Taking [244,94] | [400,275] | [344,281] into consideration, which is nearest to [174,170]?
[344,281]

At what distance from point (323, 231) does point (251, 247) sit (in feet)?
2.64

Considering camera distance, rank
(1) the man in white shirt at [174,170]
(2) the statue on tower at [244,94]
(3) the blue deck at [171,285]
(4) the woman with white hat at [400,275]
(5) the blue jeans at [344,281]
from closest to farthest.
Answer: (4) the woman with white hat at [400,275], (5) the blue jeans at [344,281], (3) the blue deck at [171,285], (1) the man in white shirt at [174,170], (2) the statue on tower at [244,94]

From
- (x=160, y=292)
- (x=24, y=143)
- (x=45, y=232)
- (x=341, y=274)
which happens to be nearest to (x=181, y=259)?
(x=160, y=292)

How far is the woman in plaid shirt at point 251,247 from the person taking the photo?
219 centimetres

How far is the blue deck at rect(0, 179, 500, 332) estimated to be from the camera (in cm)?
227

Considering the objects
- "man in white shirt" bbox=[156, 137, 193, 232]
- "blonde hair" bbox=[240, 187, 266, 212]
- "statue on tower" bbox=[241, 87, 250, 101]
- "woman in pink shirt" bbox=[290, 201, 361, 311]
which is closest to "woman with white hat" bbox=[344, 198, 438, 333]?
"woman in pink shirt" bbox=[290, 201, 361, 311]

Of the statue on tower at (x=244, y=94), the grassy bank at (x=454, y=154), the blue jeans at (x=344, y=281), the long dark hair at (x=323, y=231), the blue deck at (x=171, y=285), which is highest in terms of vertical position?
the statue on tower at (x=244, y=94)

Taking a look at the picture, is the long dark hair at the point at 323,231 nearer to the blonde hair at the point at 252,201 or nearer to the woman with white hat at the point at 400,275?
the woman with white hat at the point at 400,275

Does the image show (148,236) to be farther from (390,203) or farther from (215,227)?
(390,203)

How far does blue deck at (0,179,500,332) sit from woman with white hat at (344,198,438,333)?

■ Directions:
Please rewrite the lines from the one containing "Considering the objects" through the last line, inclusive, as a Markdown table with the columns Index and Line, leaving out blank lines.

■ Written answer:
| Index | Line |
|---|---|
| 1 | Considering the objects |
| 2 | - "man in white shirt" bbox=[156, 137, 193, 232] |
| 3 | - "blonde hair" bbox=[240, 187, 266, 212] |
| 4 | - "statue on tower" bbox=[241, 87, 250, 101] |
| 5 | - "woman in pink shirt" bbox=[290, 201, 361, 311] |
| 6 | which is closest to "woman with white hat" bbox=[344, 198, 438, 333]? |
| 7 | "woman in pink shirt" bbox=[290, 201, 361, 311] |
| 8 | Of the statue on tower at (x=244, y=94), the grassy bank at (x=454, y=154), the blue jeans at (x=344, y=281), the long dark hair at (x=323, y=231), the blue deck at (x=171, y=285), which is highest in terms of vertical position? |
| 9 | the statue on tower at (x=244, y=94) |
| 10 | Taking a look at the picture, is the long dark hair at the point at 323,231 nearer to the blonde hair at the point at 252,201 or nearer to the woman with white hat at the point at 400,275? |
| 11 | the woman with white hat at the point at 400,275 |
| 12 | Does the image show (148,236) to be farther from (390,203) or farther from (215,227)? |
| 13 | (390,203) |
| 14 | How far does blue deck at (0,179,500,332) sit from woman with white hat at (344,198,438,333)? |